Volaba de vuelta. En el avión me tomé un vino barato y con la presión el alcohol hizo estragos. Me dormí a la altura de Boston y desperté pasado Edimburgo. Cuando aterrizamos en Frankfurt, me percaté de que algo raro estaba pasando. Había demasiados controles, demasiada gente armada. Luego lo supe, al llegar a casa. Habían atacado el WTC. Yo había estado allí hacía muy pocas horas, contemplando la puesta de sol reflejada en sus cristales, justo en la zona trasera de Manhattan sur. Desde el Soho las torres brillaban en colores rojizos.

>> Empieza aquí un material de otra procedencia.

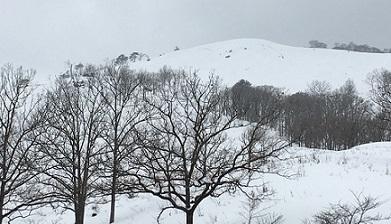田中英在歌集『雪中遍路』 百留ななみ_f0371014_09461944.jpg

Nunca una barbarie pudo justificar tan bien otra barbarie mayor. Meses después llegarían las imáganes de los B52 bombardeando Afganistan, las incursiones armadas, los talibanes, los misiles, los scud, la guerra de Irak. Todo en aras de algo que nadie entiende.
En mi interior recuerdo las tardes en Manhattan los días previos al ataque. La calle 18, el Soho, Park Avenue, la banda sonora mental de Simon y Garfuinkel. Nada es como era, me dicen quienes han visitado New York ultimamente. Entonces me consideraré privilegiado. Soy uno de los pocos que recuerdan Nueva York antes del ataque. Como un turista de Pearl Harbour que se hubiese despedido antes de la primera bomba.
No vi ni la muerte ni el horror, pero sentí su aliento cerca. Raro es el día que no recuerdo la llegada a casa y veo los aviones estrellarse. La sensación de horrorosa irrealidad, la sensación de sentir la fragilidad de la vida y lo enventual de la misma. Por toda la gente que falleció por este ataque, y por todos los que justificandose en él fueron asesinados, hoy escribo estas palabras. Y en el interior, el alma, me guarda un profundo silencio.
Entonces lo entendí: yo era un afortunado.